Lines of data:
········
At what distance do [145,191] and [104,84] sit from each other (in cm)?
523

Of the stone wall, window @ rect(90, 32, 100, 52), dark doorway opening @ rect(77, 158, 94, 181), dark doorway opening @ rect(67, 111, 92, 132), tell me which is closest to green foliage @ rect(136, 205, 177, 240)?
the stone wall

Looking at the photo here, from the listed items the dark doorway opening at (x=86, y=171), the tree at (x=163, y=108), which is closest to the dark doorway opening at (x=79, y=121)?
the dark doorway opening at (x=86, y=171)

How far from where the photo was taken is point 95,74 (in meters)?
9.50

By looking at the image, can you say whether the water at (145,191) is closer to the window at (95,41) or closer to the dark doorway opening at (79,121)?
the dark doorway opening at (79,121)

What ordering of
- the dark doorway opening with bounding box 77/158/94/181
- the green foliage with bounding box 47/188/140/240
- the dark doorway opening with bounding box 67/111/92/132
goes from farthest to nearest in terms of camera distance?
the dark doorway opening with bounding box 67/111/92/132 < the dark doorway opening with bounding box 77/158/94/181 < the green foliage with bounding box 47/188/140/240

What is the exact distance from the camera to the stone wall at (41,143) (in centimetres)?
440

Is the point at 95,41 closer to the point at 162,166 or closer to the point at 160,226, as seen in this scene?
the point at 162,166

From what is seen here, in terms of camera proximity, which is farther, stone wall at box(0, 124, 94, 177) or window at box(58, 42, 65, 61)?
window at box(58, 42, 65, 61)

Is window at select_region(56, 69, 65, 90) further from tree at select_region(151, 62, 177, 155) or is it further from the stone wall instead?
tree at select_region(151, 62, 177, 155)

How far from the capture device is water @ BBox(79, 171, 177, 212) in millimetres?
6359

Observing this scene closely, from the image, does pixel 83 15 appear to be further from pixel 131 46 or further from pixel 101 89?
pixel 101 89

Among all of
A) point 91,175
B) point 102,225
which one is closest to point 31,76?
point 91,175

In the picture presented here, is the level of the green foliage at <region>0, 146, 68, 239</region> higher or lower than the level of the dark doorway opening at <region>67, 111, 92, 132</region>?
········
— Aim —
Output all of the data again. Match it exactly.

— Response to the task —
At what distance do [145,191] and [104,84] sit from each other (in cm)?
523

Of the stone wall, window @ rect(90, 32, 100, 52), dark doorway opening @ rect(77, 158, 94, 181), dark doorway opening @ rect(67, 111, 92, 132), tell me which is closest to green foliage @ rect(136, 205, 177, 240)?
the stone wall

Looking at the photo here, from the listed items the dark doorway opening at (x=86, y=171), the tree at (x=163, y=108), which is closest to the dark doorway opening at (x=79, y=121)?
the dark doorway opening at (x=86, y=171)

How far from where the photo was taken is point 95,74 (in meters)?
9.50

By looking at the image, can you say whether the water at (145,191) is closer to the window at (95,41) or closer to the dark doorway opening at (79,121)?
the dark doorway opening at (79,121)

What ordering of
- the dark doorway opening with bounding box 77/158/94/181
- the green foliage with bounding box 47/188/140/240
- the dark doorway opening with bounding box 67/111/92/132
goes from farthest to nearest in terms of camera distance?
the dark doorway opening with bounding box 67/111/92/132 < the dark doorway opening with bounding box 77/158/94/181 < the green foliage with bounding box 47/188/140/240

What is the exact distance from the camera to the stone wall at (41,143) (in centimetres)?
440

Is the point at 95,41 closer to the point at 162,166 or closer to the point at 160,226, as seen in this scene?
the point at 162,166

From what is seen here, in terms of camera proximity, which is farther, stone wall at box(0, 124, 94, 177) or window at box(58, 42, 65, 61)?
window at box(58, 42, 65, 61)

Is window at select_region(56, 69, 65, 90) further from tree at select_region(151, 62, 177, 155) or is it further from the stone wall instead?
tree at select_region(151, 62, 177, 155)

How far from the capture device is water @ BBox(79, 171, 177, 212) in millimetres?
6359

Observing this scene closely, from the image, does pixel 83 15 appear to be further from pixel 131 46 or further from pixel 101 89?
pixel 101 89

Among all of
A) point 91,175
B) point 102,225
which one is closest to point 31,76?
point 91,175

In the picture presented here, is the level of the green foliage at <region>0, 146, 68, 239</region> higher or lower than the level of the dark doorway opening at <region>67, 111, 92, 132</region>?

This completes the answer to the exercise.